We propose a gravitational dual of ``single-sector'' models of supersymmetry breaking which contain no messenger sector and naturally explain the scale of supersymmetry breaking and the fermion mass hierarchy. In five dimensions these models can be given a simple interpretation. Inspired by flux-background solutions of type IIB supergravity, a metric background that deviates from ${\mathrm{AdS}}_{5}$ in the IR breaks supersymmetry, while the fermion mass hierarchy results from the wave function overlap of bulk fermions with a UV-confined Higgs field.
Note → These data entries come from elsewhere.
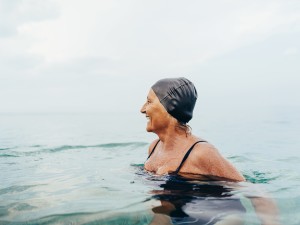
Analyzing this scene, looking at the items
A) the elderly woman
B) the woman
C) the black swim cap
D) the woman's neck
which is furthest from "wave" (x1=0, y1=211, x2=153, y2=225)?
the black swim cap

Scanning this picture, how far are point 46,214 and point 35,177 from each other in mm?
2519

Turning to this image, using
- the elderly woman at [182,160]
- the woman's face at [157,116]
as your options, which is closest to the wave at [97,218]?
the elderly woman at [182,160]

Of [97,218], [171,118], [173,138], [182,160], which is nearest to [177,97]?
[171,118]

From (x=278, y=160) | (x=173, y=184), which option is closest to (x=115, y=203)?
(x=173, y=184)

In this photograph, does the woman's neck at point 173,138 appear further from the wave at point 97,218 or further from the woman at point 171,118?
the wave at point 97,218

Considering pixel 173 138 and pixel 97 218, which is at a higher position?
pixel 173 138

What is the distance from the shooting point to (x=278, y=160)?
9109mm

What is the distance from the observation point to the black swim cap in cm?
438

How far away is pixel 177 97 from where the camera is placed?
14.4 feet

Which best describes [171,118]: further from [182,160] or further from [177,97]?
[182,160]

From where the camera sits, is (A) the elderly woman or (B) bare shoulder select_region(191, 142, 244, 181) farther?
(B) bare shoulder select_region(191, 142, 244, 181)

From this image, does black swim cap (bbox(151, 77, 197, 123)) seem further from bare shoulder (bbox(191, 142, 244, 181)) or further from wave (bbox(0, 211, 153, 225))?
wave (bbox(0, 211, 153, 225))

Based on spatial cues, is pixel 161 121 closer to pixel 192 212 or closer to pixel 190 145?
pixel 190 145

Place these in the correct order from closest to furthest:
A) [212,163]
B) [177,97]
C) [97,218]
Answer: [97,218], [212,163], [177,97]
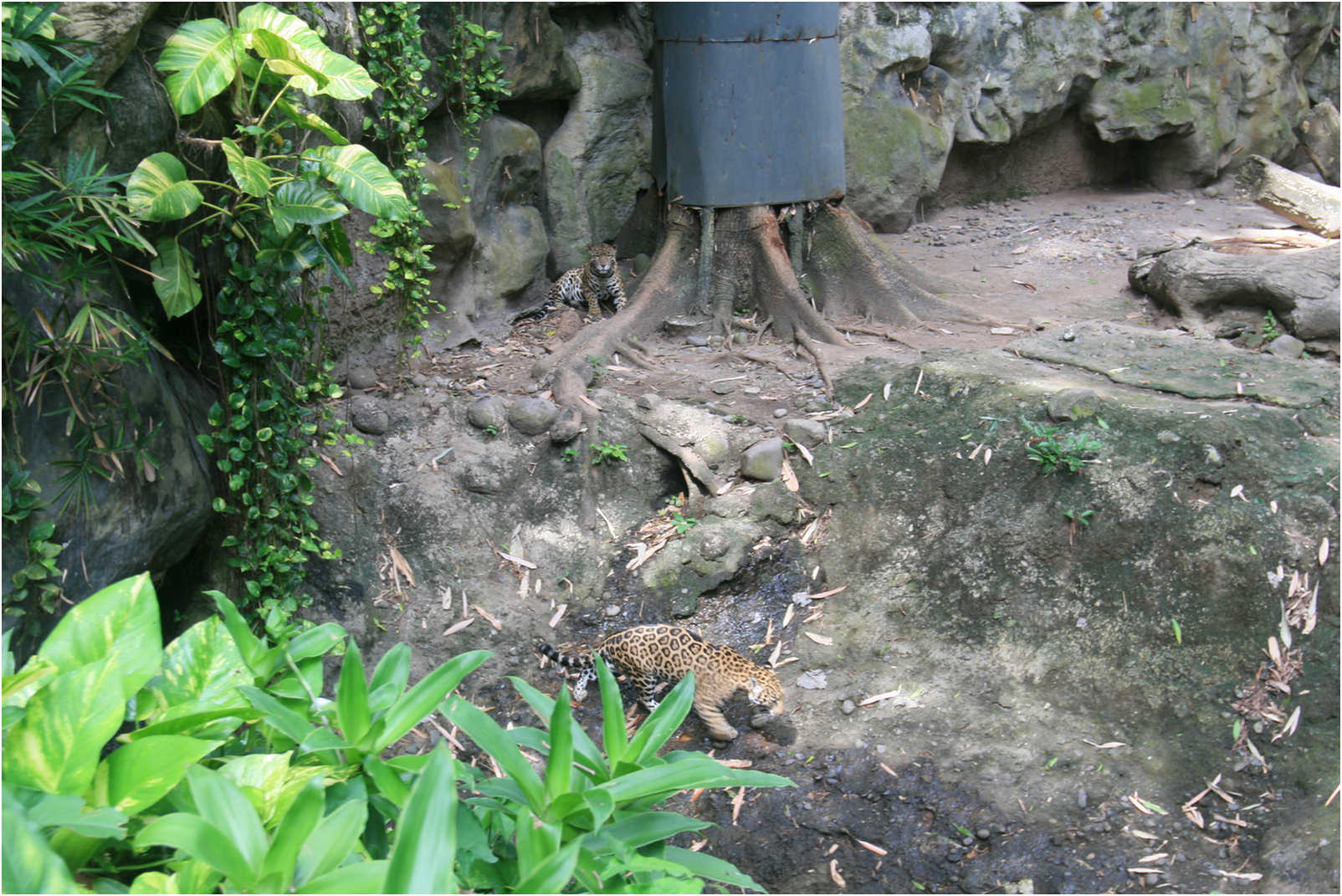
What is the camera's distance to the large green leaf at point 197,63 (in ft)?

The first and second generation squarks and sleptons, which are localized near the IR brane, directly feel the supersymmetry breaking and obtain masses of order 10 TeV. These are interpreted as composite states of the dual 4D theory. The gauginos and third generation squarks and sleptons are elementary states that obtain soft masses of order 1 TeV at the loop level via direct gauge mediation. This particle spectrum leads to distinctive signatures at the LHC, similar to the usual gauge mediation with a neutralino NLSP that decays promptly to a gravitino LSP, but with lower event rates. Nevertheless we show that with $1--10\text{ }\text{ }{\mathrm{fb}}^{\ensuremath{-}1}$ of LHC data ``single-sector'' models can easily be detected above background and distinguished from conventional gravity and gauge mediation.